Materials and methods

Materials

Corncob feed stocks were obtained from nearby areas in the maritime sub-tropical district (Nile Delta). Cobs were threshed to remove the straw and chaff, then dried to less than 10% moisture content and sieved to eliminate any foreign residues. In an air machine, the crushed material was sanitized to be used as a source for CNCs manufacturing. Citric acid (97%), urea (99%), ethanol (95%), sodium thiosulfate (99%), and iodine crystals (98%) were obtained from Sigma-Aldrich Company. Crystal violet dye was purchased by the Merck Company. Corn starch (S) is a type of starch derived from corn that can be available commercially.

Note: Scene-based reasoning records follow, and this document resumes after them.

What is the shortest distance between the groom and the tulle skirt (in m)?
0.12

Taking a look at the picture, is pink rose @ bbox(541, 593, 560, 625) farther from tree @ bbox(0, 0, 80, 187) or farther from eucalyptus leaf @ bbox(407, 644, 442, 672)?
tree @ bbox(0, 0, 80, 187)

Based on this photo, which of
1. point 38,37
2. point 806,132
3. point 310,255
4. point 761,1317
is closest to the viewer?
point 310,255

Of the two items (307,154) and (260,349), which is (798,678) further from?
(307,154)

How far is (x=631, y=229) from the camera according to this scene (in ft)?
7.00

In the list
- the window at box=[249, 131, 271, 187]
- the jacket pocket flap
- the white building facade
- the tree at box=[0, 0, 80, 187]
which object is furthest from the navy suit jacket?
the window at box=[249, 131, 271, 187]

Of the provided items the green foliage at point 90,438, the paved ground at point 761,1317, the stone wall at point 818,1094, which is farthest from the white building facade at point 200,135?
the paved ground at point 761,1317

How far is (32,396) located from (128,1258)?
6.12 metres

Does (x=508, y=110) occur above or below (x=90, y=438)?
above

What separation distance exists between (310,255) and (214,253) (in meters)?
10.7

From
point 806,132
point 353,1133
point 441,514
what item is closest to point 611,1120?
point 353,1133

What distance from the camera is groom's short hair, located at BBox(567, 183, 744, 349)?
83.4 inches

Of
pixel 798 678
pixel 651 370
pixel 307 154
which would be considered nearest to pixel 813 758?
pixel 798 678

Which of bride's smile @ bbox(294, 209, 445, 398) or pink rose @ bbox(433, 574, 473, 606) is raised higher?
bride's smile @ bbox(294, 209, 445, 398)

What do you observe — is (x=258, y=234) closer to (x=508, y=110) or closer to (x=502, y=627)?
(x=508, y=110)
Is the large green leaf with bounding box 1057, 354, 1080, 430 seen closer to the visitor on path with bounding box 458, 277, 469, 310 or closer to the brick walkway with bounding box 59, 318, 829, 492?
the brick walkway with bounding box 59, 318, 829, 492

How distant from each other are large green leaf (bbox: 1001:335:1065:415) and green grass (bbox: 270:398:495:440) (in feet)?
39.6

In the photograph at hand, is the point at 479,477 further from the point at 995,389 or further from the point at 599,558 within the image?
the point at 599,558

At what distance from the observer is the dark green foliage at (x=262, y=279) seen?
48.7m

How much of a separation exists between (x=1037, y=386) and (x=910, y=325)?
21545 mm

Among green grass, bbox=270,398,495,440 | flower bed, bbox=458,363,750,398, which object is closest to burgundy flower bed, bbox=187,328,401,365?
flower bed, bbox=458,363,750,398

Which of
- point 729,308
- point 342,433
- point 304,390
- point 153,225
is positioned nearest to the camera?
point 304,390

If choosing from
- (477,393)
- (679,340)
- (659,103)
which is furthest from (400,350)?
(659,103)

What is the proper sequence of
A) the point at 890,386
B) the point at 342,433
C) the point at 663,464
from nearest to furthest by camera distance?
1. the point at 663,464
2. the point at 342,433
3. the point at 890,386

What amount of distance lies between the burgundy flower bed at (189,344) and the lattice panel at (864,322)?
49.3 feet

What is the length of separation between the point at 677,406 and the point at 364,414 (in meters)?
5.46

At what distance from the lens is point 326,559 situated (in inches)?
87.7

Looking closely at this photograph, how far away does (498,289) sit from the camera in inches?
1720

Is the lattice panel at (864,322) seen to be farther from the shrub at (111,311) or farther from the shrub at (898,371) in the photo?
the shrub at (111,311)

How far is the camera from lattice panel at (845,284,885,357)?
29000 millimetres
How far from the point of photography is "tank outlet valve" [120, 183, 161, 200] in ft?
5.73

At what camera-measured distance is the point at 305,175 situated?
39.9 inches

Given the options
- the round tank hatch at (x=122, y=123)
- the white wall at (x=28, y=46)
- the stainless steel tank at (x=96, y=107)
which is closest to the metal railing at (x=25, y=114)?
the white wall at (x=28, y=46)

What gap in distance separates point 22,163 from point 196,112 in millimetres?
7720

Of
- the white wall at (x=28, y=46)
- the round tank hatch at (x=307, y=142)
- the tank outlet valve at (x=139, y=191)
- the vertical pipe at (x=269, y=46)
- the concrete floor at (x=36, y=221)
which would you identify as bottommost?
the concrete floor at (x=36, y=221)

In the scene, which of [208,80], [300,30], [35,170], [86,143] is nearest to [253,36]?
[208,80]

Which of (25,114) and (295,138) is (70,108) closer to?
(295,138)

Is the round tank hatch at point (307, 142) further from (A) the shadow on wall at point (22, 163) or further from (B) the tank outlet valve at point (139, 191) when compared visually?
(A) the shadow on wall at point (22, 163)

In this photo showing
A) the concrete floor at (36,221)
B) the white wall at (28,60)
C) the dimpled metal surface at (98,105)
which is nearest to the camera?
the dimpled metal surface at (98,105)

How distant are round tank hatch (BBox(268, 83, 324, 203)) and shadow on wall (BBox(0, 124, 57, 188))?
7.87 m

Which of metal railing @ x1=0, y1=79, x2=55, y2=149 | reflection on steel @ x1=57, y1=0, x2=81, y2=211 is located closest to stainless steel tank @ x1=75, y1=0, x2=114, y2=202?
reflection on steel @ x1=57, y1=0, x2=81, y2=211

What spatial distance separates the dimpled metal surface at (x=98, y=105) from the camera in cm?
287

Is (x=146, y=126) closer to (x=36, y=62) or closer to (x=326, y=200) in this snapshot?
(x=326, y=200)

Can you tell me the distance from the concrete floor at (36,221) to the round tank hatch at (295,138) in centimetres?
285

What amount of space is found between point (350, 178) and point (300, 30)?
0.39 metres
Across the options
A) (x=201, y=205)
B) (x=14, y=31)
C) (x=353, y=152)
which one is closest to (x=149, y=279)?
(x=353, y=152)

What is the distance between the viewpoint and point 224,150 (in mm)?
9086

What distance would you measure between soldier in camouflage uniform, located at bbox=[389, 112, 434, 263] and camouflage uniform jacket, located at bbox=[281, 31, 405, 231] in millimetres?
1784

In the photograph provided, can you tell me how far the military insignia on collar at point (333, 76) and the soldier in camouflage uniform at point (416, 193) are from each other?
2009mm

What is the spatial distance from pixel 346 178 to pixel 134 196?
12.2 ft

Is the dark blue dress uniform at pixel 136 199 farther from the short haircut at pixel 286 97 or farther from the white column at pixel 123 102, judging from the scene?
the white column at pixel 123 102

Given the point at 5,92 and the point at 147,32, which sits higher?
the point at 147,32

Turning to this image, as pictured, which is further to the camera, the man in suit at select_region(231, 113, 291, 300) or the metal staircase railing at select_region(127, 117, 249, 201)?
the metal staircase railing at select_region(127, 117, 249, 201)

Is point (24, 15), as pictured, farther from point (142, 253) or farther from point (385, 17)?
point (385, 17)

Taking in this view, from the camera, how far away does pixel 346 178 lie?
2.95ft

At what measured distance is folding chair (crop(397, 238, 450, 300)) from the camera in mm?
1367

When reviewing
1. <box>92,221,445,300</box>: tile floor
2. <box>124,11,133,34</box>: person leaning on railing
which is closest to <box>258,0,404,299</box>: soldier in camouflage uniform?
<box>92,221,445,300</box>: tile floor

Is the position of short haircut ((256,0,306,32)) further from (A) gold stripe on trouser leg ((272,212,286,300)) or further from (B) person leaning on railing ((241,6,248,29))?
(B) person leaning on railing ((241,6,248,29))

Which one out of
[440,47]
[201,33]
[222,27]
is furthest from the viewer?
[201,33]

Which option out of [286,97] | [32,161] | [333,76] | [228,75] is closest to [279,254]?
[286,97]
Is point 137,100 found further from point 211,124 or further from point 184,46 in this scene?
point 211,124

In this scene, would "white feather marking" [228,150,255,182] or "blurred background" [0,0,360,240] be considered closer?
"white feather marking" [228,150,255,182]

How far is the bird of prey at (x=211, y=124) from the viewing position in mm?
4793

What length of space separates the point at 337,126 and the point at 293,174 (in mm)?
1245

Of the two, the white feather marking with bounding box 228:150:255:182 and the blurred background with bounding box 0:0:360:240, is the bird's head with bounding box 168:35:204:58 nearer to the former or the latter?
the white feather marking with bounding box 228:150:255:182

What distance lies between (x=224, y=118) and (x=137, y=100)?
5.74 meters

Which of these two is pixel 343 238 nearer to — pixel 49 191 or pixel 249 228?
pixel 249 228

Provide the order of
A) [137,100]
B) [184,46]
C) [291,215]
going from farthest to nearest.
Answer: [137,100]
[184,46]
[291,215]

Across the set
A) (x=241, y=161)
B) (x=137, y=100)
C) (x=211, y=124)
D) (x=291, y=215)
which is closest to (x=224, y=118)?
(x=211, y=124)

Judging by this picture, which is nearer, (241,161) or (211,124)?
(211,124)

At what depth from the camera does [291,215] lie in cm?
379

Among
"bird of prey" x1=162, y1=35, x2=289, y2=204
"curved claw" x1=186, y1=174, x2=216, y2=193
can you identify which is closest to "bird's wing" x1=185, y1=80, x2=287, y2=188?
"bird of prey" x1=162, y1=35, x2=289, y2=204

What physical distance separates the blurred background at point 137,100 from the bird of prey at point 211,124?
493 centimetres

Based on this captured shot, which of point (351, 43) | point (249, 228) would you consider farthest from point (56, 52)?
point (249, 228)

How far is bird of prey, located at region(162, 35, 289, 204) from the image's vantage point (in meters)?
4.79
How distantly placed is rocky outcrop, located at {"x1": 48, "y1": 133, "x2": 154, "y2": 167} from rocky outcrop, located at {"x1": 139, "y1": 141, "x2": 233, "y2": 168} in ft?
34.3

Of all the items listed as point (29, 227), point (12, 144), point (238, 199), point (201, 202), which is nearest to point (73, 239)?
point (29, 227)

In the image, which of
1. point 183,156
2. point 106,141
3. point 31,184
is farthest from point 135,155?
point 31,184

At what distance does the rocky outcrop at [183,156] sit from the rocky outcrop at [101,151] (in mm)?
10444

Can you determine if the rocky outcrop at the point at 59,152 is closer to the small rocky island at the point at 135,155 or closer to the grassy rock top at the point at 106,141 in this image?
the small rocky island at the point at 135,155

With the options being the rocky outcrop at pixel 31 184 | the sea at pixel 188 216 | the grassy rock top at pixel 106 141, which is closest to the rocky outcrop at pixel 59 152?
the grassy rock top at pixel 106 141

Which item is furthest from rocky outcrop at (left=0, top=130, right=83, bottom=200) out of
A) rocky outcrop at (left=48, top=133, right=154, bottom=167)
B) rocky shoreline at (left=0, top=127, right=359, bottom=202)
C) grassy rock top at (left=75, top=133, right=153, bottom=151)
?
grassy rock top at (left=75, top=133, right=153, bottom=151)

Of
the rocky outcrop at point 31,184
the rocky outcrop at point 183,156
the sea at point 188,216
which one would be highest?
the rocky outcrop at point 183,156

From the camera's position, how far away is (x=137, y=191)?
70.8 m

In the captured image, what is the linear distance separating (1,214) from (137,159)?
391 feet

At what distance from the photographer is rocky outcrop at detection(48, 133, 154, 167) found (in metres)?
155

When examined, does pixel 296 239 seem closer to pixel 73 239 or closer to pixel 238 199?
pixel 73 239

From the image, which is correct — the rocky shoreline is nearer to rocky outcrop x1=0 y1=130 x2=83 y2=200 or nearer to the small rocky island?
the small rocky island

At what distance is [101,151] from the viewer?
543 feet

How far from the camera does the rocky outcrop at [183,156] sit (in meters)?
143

Synthesis of starch citrate (SC) under iodine as an oxidizing agent

The solid–solid interaction technique using iodine as an oxidizing agent was mentioned in the starch modification procedure as described by Biswas et al. [19] with a minor change. Corn starch (S) was employed as a continuous polymer matrix for the production of composite materials. Two grammes sample of native corn starch (S) was placed in a porcelain pot and positioned in a sealed glass jar, which included iodine crystals. The pot of iodine was placed in an air oven at 100 °C for 15 min. The starch particles could not be detached before the system was cooled to room temperature [20]. The blue color of the iodinated starch particles has been achieved. Iodinated starch particles mixed with citric acid at a ratio of 1:1 (wt/wt) were heated at 100 °C for 15 min in a muffle furnace, cooled, and mixed with 2 mL of saturated sodium thiosulfate solution with stirring till the color of the mixture had been changed to colorless, indicating the alteration of iodine to iodide. The mixture was gushed into 50 mL of ethanol and stirred for 1 h. The produced iodinated starch citrate (ISC) was filtered, rinsed with distilled water and ethanol to uptake non-reactive citric acid, and dried overnight in a vacuum oven at 60 °C.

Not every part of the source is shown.